The summit, slated for November 17 and 18, will be chaired by President Paul Kagame in his capacity as Chairperson of the African Union.
According to Moussa Faki Mahamat, the Chairperson of the AU Commission, these reforms touch all the AU’s organs.
“The ongoing institutional reform is, undoubtedly, one of the most ambitious initiatives for change ever taken by our Union. It touches upon all aspects of its functioning and concerns all its organs. Other attempts were made in the past. These, let’s face it, did not live up to expectations, leaving a bitter taste of unfinished business,” said Mahamat.
He was speaking Wednesday at the opening session of the Executive Council that brings together Ministers of Foreign Affairs of the AU partner states, whose recommendations are to be endorsed by Heads of State when they meet in two days’ time.
The council meeting, which is also being held in Addis, is chaired by Rwanda’s Foreign Affairs Minister Dr Richard Sezibera, a role he assumed for the first time since his appointment to cabinet last month.
“By taking the leadership of the reform process, our leaders clearly indicated their determination to follow up all aspects and ensure its successful conclusion.
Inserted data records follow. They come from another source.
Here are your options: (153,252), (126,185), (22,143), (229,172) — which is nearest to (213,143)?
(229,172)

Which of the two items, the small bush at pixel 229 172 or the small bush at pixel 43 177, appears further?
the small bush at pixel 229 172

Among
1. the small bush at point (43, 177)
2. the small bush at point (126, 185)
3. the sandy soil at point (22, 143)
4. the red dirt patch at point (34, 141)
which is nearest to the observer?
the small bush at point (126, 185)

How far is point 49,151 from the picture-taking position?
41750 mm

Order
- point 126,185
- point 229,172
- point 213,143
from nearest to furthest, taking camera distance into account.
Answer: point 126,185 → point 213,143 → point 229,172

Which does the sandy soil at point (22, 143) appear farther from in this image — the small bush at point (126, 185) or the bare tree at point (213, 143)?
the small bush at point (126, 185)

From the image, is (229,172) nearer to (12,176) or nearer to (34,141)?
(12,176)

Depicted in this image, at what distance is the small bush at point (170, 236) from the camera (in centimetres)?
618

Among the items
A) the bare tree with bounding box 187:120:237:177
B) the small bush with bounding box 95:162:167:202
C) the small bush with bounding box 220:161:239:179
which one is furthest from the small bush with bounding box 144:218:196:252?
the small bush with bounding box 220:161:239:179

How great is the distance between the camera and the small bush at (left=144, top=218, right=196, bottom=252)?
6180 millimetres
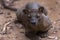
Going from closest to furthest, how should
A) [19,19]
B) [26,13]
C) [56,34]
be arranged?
[26,13], [56,34], [19,19]

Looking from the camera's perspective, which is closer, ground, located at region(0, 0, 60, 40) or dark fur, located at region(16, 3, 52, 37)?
dark fur, located at region(16, 3, 52, 37)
They put their credibility in the balance,” Mahamat added.
The reforms, whose implementation was assigned to President Kagame by his continental peers last year, have an ultimate aim of weaning Africa off dependence on external aid by making it economically independent.
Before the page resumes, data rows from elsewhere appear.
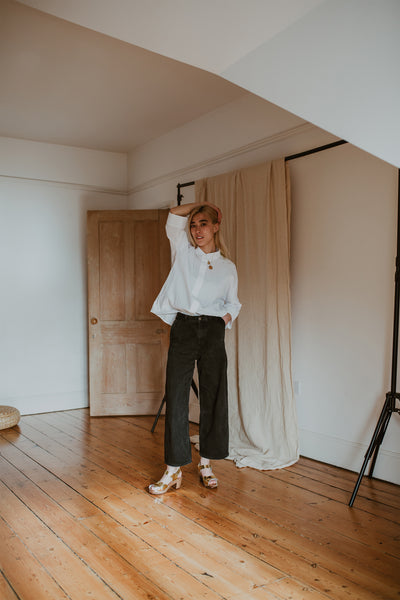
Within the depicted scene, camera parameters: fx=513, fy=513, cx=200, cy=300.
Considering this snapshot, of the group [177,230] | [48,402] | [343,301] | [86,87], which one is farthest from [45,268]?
[343,301]

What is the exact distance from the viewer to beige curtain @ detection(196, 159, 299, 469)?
3.73 meters

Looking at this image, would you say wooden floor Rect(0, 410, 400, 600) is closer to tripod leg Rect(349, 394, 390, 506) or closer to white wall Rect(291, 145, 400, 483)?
tripod leg Rect(349, 394, 390, 506)

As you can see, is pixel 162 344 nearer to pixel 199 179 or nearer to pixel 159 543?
pixel 199 179

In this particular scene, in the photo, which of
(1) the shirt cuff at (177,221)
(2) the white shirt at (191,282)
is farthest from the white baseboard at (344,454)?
(1) the shirt cuff at (177,221)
After he was appointed to champion the reform process in 2016, Kagame selected a team of nine eminent Africans to help him come up with the required reforms.
Almost all the members of the team have worked in the economic and policy fields. They worked with President Kagame who in July last year, presented the proposed reforms to the Summit.
The Summit unanimously endorsed the proposed reforms and assigned him to continue with the work and champion the implementation phase.
The Addis meeting will, according to a statement, consider proposals on the reform of the structure and portfolio of the senior leadership of the AU Commission, selection of the senior leadership of the Commission, administrative and financial reforms, and the mandate of the AU Development Agency (AUDA) in line with Assembly decisions.
Addressing the Council, Minister Sezibera reported that the ongoing Institutional Reform has already registered progress in a number of areas, commending the Commission under Mahamat for its dedication to seeing the reforms come to fruition.
“I wish to thank Member States, for your support in ensuring that we are determinedly moving ahead. Without it, the reforms would not have reached the point at which they are today. We may have lengthy discussions at times, but they clearly remain healthy ones, aiming to achieve our objectives,” said Sezibera.
To ensure financial sustainability of the Commission’s activities, the reform, among others, includes the introduction of a 0.2 per cent levy on eligible imports in all partner states.
Already, a number of partner states have committed to the levy while efforts are still ongoing to bring all members on board.